Kunal Singh (Senior Data Scientist at StarX), Rustin Domingos (VP of Sports Analytics at StarX) and Michelle Ritter (CEO/Founder at StarX)
As soon as early January hits and you come to terms with the fact that your favorite NFL team will not be playing in the playoffs, Mock Draft Season arrives. Between ESPN, The Athletic, The Ringer, PFF, and seemingly hundreds of other sources, it feels like analysts are updating their mock drafts and big boards each and every day. A high percentage of those mock drafts are driven by film evaluations and occasionally have some data points mixed in — especially after players test at the combine. At StarX, we’ve dedicated ourselves to the development of machine learning-based projections for college football players, something that virtually doesn’t exist in the public domain.
Given that our team has experience with MLB and NFL teams, we understand that data sources are the least of a club’s concern. Between official data from the NCAA, granular play level stats and grades from PFF, and a highly robust dataset of historical internal scouting reports — that contained overall evaluations as well as grades on specific attributes — we were spoiled.

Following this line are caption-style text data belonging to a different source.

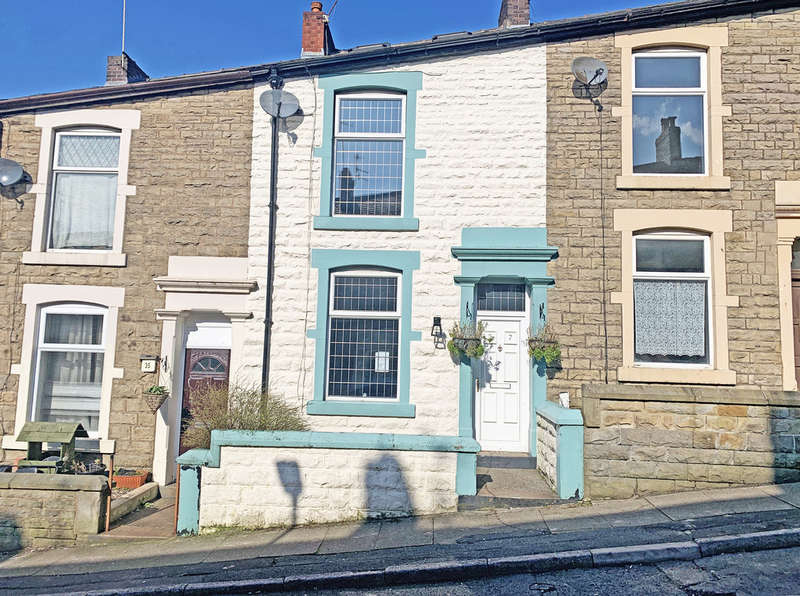 2 Bedrooms Terraced House for sale in Cavendish Street, Darwen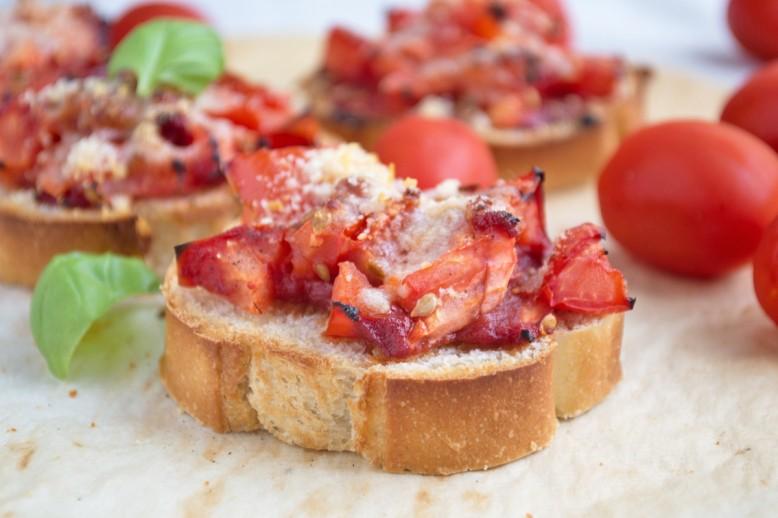 ueberbackene-brote-mit-tomaten.jpg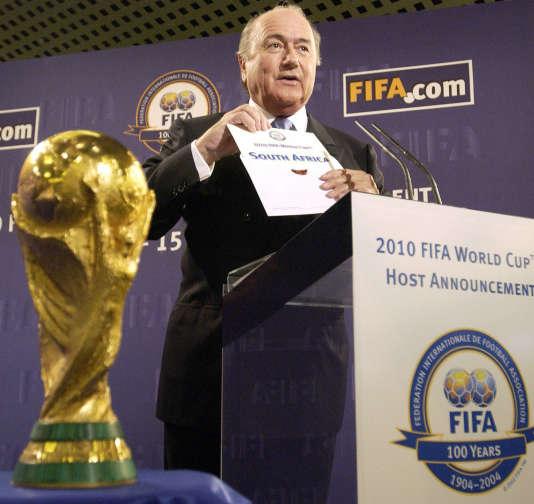 Le 15 mai 2004 au siège de la FIFA à Zurich, Sepp Blatter révèle le nom du pays organisateur de la Coupe du Monde 2010 : l'Afrique du Sud.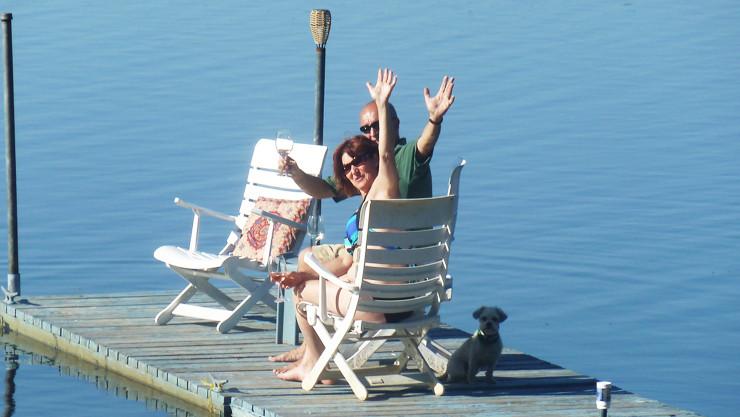 Chalet à louer au Québec   face au lac   4 saisons Le Cocooning L'Ascension   Apéro sur le quai
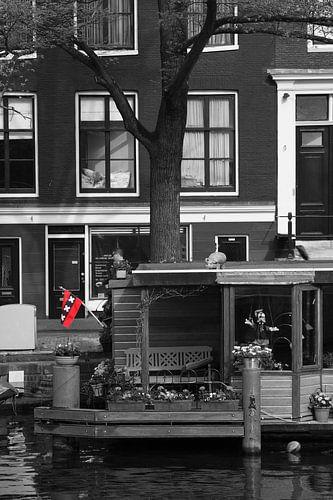 Woonboot met de Amsterdamse vlag in de Jordaan in Amsterdam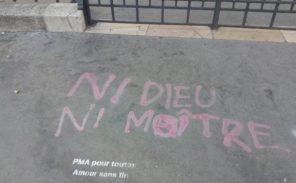 Paris 14: Graffiti «anar» antichrétien devant l'Église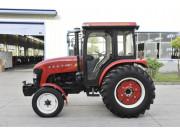 900-1轮式拖拉机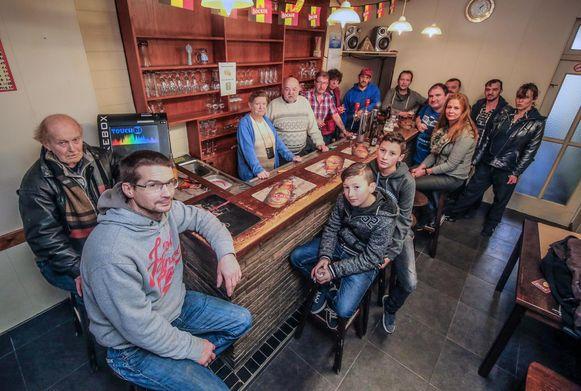 De uitbaters van het kleinste café van Kortrijk houden het voor bekeken na 38 jaar.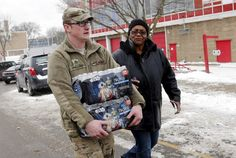 Juomaveteen liuennut lyijy on aiheuttanut lapsille ihottumia ja hiusten lähtöä Flintissä Yhdysvalloissa. Presidentti Barack Obama julisti kaupunkiin hätätilan.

We are thrilled to have a data partnership with Pro Football Focus (PFF). They provide us with dense play-by-play data with a row for every player on every play — 22 rows per play. Columns include stats that go beyond the box score: time to pressure, tackles avoided, quarterback pressure allowed, first contact by a defender etc…. In this post we’re planning to highlight how we leverage this data to build predictive models about how college football players will fare in the NFL.
To help our evaluation process, we use public mock drafts and big boards for expert opinion. We’ve scraped mock draft sources that have data going back to the 2015 draft class and all of them give meaningful lift to our projections. Those sources include Walter Football, Kevin Hanson, ESPN, and MyNFLDraft. We are looking to continually add more sources over time as they are an important part of our models.
Lastly, we pull data from Spotrac to provide salary information about NFL players that include both cash earnings as well as cap numbers.
One of the biggest issues when blending multiple different data sources is figuring out how to join them. When these different sources use birth names rather than nicknames, have different ways of writing out college names, and project these players out at different positions; it leads to a headache for us.
Here’s an example — how #3 pick in the 2023 NFL Draft Will Anderson Jr. is labeled across all our data sources:
By our tally, that’s 3 different spellings of his name, 2 different colleges, and every source having them labeled differently in terms of his projected position. Positions and colleges are easy to clean up — although slightly tedious — because there is a finite number of options. Names are where we need to bring in the fuzzywuzzy package. This package uses Levenshtein Distance to calculate the differences between sequences in a simple-to-use package. An example from their website with two strings and the similarity between two strings:
We wrote a function match_name that utilizes the ratio above and matches players across the datasets mentioned above.
args — tuple with 3 objects: name1, ds2, min_score
name1 — the name to be matched
ds2 — a list that contains all names in a different dataset to match name1 against
min_score — minimum threshold to categorize a “match”, in our case we use 90
Players can have multiple matches, so we have another function that selects the highest score. This method requires high amounts of computational power, but to speed this up I recommend using the multiprocessing package coupled with the tdqm package to add progress bars to your output. Multiprocessing is a game changer for anything related to looping through thousands (in our case tens of thousands) of rows.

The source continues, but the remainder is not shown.